_Objective_
Answer these questions from the ZEO page below:
(a) Which process opens the storage when ZEO is used?
(b) What is the default maximum size of the ZEO client cache?
(c) By default, how many objects can a Connection's pickle cache hold?

This is a snapshot of Indico's old Trac site. Any information contained herein is most probably outdated. Access our new GitHub site here.
wiki:Dev/Technical/ZEO

ZEO

1. Introduction

ZODB does not support concurrencies processes. Only one application can open the file storage at a time. ZEO is a client-server system for sharing a single storage among many clients.

Normally, a ZODB storage can only be used by a single process. When you use ZEO, the storage is opened in the ZEO server process. Client programs connect to this process using a ZEO Client Storage.

http://www.gliffy.com/pubdoc/2067229/M.png

In principle each request made to the Apache Server creates a new process (and therefore all global variables, class variables and singleton are set again), and then each thread of this process owns its own connection.

1.1 Caches

http://www.gliffy.com/pubdoc/2060766/M.png

There are always two caches working with ZEO.

  • A Connection object has "a pickle cache", which is an in-memory cache. By default, it holds 400 objects across transaction boundaries, regardless of how much RAM they consume.
  • A second-level cache (the ZEO client cache, see §3.1), seeing only requests not satisfied by the pickle cache. It's a disk-based cache, and defaults to a maximum size of 20MB

2. Connection

2.1 Picklecache

Each DB Connection has a separate Picklecache. The Cache serves two purposes. It acts like a memo for unpickling. It also keeps recent objects in memory under the assumption that they may be used again. As already mentioned in §1.1, the size of the cache is the number of objects that can be cached, by default this number is 400.

_Data_

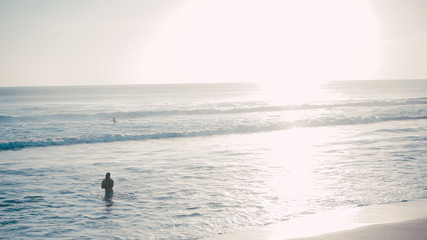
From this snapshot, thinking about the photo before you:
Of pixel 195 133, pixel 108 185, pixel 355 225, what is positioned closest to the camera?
pixel 355 225

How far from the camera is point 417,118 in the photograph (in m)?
36.2

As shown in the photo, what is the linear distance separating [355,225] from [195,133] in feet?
68.7

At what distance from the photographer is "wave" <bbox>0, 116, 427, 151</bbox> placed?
24.4 m

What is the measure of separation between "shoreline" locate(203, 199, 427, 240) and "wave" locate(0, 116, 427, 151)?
1929 centimetres

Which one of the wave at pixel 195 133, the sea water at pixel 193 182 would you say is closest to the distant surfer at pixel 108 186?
the sea water at pixel 193 182

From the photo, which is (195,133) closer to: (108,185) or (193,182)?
(193,182)

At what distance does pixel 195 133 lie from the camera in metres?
28.3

_Reply to the task_
(a) The ZEO server process.
(b) 20MB.
(c) 400 objects.